> _WORK REQUEST_
Repeat the entries. Each one must match exactly.

━━━

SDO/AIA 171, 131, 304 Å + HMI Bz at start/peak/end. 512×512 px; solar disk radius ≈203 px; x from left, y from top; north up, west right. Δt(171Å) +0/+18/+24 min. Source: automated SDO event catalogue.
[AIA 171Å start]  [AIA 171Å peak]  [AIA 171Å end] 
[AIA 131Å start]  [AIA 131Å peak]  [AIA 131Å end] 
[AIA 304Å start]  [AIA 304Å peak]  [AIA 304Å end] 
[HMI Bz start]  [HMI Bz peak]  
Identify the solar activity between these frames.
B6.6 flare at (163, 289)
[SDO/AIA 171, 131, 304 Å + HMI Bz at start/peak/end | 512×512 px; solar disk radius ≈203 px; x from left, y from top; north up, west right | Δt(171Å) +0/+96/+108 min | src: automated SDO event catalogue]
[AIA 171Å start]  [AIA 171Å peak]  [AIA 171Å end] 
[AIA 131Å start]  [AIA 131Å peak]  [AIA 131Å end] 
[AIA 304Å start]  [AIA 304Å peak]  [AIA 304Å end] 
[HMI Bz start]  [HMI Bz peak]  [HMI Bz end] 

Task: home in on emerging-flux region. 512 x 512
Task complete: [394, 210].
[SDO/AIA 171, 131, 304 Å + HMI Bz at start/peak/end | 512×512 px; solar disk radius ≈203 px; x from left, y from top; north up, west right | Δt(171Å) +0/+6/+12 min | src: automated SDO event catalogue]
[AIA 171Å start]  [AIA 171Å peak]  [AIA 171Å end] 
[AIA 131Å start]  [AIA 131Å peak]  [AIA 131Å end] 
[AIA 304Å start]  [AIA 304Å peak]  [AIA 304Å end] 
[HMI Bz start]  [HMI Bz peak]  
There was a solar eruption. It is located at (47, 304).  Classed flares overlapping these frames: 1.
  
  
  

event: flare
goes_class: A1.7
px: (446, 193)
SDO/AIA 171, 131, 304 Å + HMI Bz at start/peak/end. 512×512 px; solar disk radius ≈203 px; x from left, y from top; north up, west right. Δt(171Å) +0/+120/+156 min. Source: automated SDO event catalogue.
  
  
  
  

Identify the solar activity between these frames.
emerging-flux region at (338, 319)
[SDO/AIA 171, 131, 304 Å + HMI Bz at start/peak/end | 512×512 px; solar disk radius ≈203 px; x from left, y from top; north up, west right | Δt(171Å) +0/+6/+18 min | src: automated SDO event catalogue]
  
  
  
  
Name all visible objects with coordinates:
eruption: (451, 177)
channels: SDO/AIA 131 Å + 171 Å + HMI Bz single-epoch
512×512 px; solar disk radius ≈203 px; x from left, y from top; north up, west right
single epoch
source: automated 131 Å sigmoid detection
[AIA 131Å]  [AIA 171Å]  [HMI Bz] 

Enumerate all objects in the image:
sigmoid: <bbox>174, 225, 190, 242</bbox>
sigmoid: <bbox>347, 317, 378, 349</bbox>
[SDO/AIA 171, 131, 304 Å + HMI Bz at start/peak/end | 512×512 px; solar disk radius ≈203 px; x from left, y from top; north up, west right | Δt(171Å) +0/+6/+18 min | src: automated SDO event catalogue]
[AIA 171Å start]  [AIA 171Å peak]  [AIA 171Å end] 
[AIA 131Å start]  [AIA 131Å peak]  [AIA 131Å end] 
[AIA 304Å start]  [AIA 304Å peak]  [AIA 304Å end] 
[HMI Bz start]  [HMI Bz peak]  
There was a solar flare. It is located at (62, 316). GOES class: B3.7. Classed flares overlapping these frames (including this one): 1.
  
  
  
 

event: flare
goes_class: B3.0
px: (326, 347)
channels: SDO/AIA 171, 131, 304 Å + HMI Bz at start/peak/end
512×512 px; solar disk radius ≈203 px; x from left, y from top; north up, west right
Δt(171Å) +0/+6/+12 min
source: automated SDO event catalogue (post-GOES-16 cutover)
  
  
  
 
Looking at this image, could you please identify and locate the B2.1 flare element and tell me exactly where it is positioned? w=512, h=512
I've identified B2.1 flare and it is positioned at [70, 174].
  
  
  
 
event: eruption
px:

━━━

> _EXERCISE ANSWER_
SDO/AIA 171, 131, 304 Å + HMI Bz at start/peak/end. 512×512 px; solar disk radius ≈203 px; x from left, y from top; north up, west right. Δt(171Å) +0/+18/+24 min. Source: automated SDO event catalogue.
[AIA 171Å start]  [AIA 171Å peak]  [AIA 171Å end] 
[AIA 131Å start]  [AIA 131Å peak]  [AIA 131Å end] 
[AIA 304Å start]  [AIA 304Å peak]  [AIA 304Å end] 
[HMI Bz start]  [HMI Bz peak]  
Identify the solar activity between these frames.
B6.6 flare at (163, 289)
[SDO/AIA 171, 131, 304 Å + HMI Bz at start/peak/end | 512×512 px; solar disk radius ≈203 px; x from left, y from top; north up, west right | Δt(171Å) +0/+96/+108 min | src: automated SDO event catalogue]
[AIA 171Å start]  [AIA 171Å peak]  [AIA 171Å end] 
[AIA 131Å start]  [AIA 131Å peak]  [AIA 131Å end] 
[AIA 304Å start]  [AIA 304Å peak]  [AIA 304Å end] 
[HMI Bz start]  [HMI Bz peak]  [HMI Bz end] 

Task: home in on emerging-flux region. 512 x 512
Task complete: [394, 210].
[SDO/AIA 171, 131, 304 Å + HMI Bz at start/peak/end | 512×512 px; solar disk radius ≈203 px; x from left, y from top; north up, west right | Δt(171Å) +0/+6/+12 min | src: automated SDO event catalogue]
[AIA 171Å start]  [AIA 171Å peak]  [AIA 171Å end] 
[AIA 131Å start]  [AIA 131Å peak]  [AIA 131Å end] 
[AIA 304Å start]  [AIA 304Å peak]  [AIA 304Å end] 
[HMI Bz start]  [HMI Bz peak]  
There was a solar eruption. It is located at (47, 304).  Classed flares overlapping these frames: 1.
  
  
  

event: flare
goes_class: A1.7
px: (446, 193)
SDO/AIA 171, 131, 304 Å + HMI Bz at start/peak/end. 512×512 px; solar disk radius ≈203 px; x from left, y from top; north up, west right. Δt(171Å) +0/+120/+156 min. Source: automated SDO event catalogue.
  
  
  
  

Identify the solar activity between these frames.
emerging-flux region at (338, 319)
[SDO/AIA 171, 131, 304 Å + HMI Bz at start/peak/end | 512×512 px; solar disk radius ≈203 px; x from left, y from top; north up, west right | Δt(171Å) +0/+6/+18 min | src: automated SDO event catalogue]
  
  
  
  
Name all visible objects with coordinates:
eruption: (451, 177)
channels: SDO/AIA 131 Å + 171 Å + HMI Bz single-epoch
512×512 px; solar disk radius ≈203 px; x from left, y from top; north up, west right
single epoch
source: automated 131 Å sigmoid detection
[AIA 131Å]  [AIA 171Å]  [HMI Bz] 

Enumerate all objects in the image:
sigmoid: <bbox>174, 225, 190, 242</bbox>
sigmoid: <bbox>347, 317, 378, 349</bbox>
[SDO/AIA 171, 131, 304 Å + HMI Bz at start/peak/end | 512×512 px; solar disk radius ≈203 px; x from left, y from top; north up, west right | Δt(171Å) +0/+6/+18 min | src: automated SDO event catalogue]
[AIA 171Å start]  [AIA 171Å peak]  [AIA 171Å end] 
[AIA 131Å start]  [AIA 131Å peak]  [AIA 131Å end] 
[AIA 304Å start]  [AIA 304Å peak]  [AIA 304Å end] 
[HMI Bz start]  [HMI Bz peak]  
There was a solar flare. It is located at (62, 316). GOES class: B3.7. Classed flares overlapping these frames (including this one): 1.
  
  
  
 

event: flare
goes_class: B3.0
px: (326, 347)
channels: SDO/AIA 171, 131, 304 Å + HMI Bz at start/peak/end
512×512 px; solar disk radius ≈203 px; x from left, y from top; north up, west right
Δt(171Å) +0/+6/+12 min
source: automated SDO event catalogue (post-GOES-16 cutover)
  
  
  
 
Looking at this image, could you please identify and locate the B2.1 flare element and tell me exactly where it is positioned? w=512, h=512
I've identified B2.1 flare and it is positioned at [70, 174].
  
  
  
 
event: eruption
px:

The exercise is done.